* start Record list *

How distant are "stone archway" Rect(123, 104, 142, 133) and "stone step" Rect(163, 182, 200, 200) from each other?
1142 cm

* end Record list *
* start Record list *

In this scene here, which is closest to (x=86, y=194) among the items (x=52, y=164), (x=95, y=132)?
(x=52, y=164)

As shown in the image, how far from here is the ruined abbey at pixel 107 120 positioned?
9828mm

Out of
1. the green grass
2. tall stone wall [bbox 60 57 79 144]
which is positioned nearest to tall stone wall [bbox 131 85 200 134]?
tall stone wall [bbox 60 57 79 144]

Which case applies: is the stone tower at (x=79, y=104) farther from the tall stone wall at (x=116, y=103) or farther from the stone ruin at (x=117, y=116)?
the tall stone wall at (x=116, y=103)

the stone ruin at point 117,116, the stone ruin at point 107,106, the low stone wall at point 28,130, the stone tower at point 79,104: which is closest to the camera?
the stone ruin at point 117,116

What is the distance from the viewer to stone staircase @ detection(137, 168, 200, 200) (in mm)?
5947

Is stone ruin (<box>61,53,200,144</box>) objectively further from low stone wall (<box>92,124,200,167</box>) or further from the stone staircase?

* end Record list *
* start Record list *

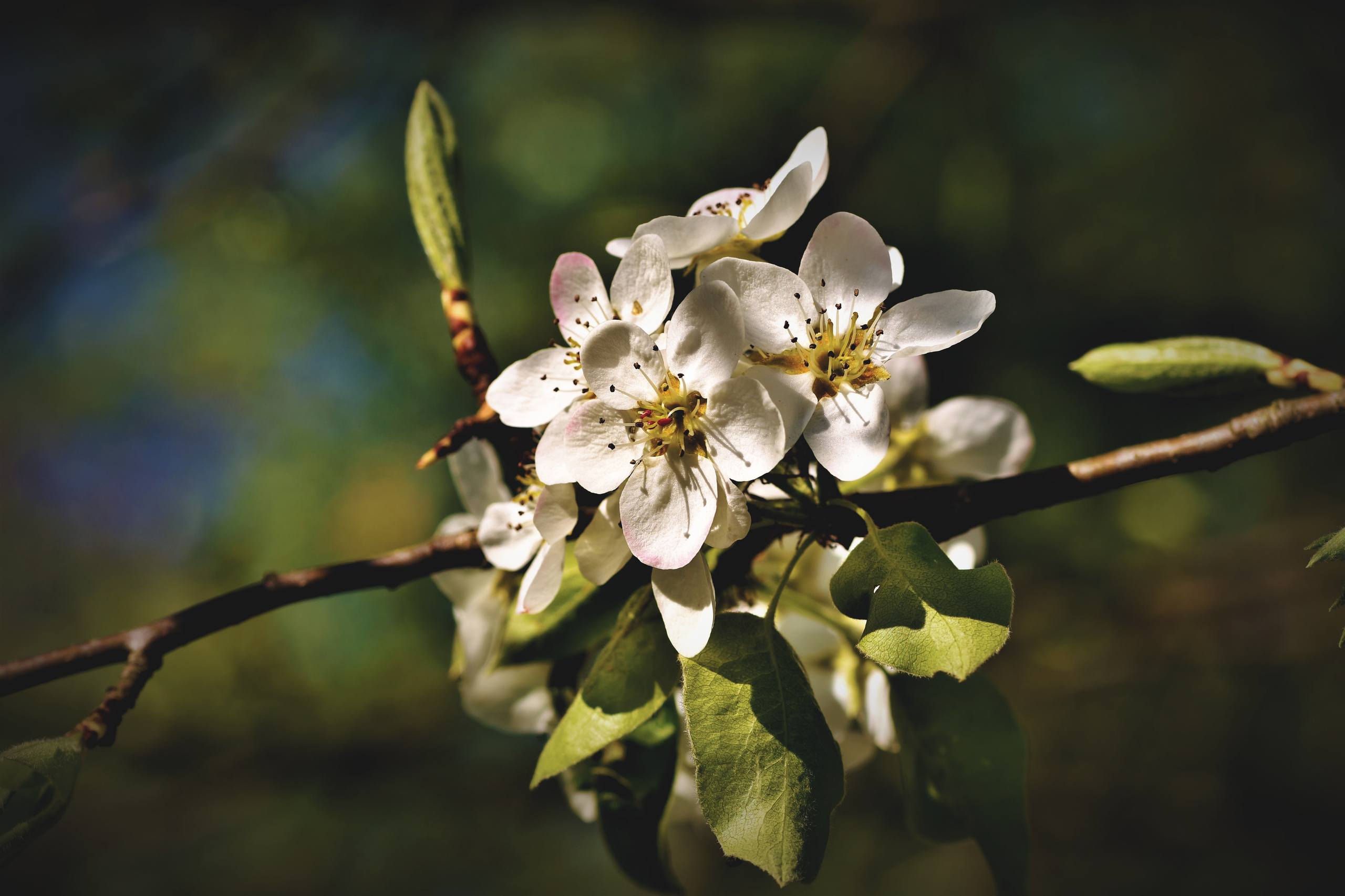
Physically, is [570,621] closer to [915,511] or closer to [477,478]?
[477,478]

* end Record list *

How many lines of the records above contain the string "point"? Reply with the number alone.

■ Response: 2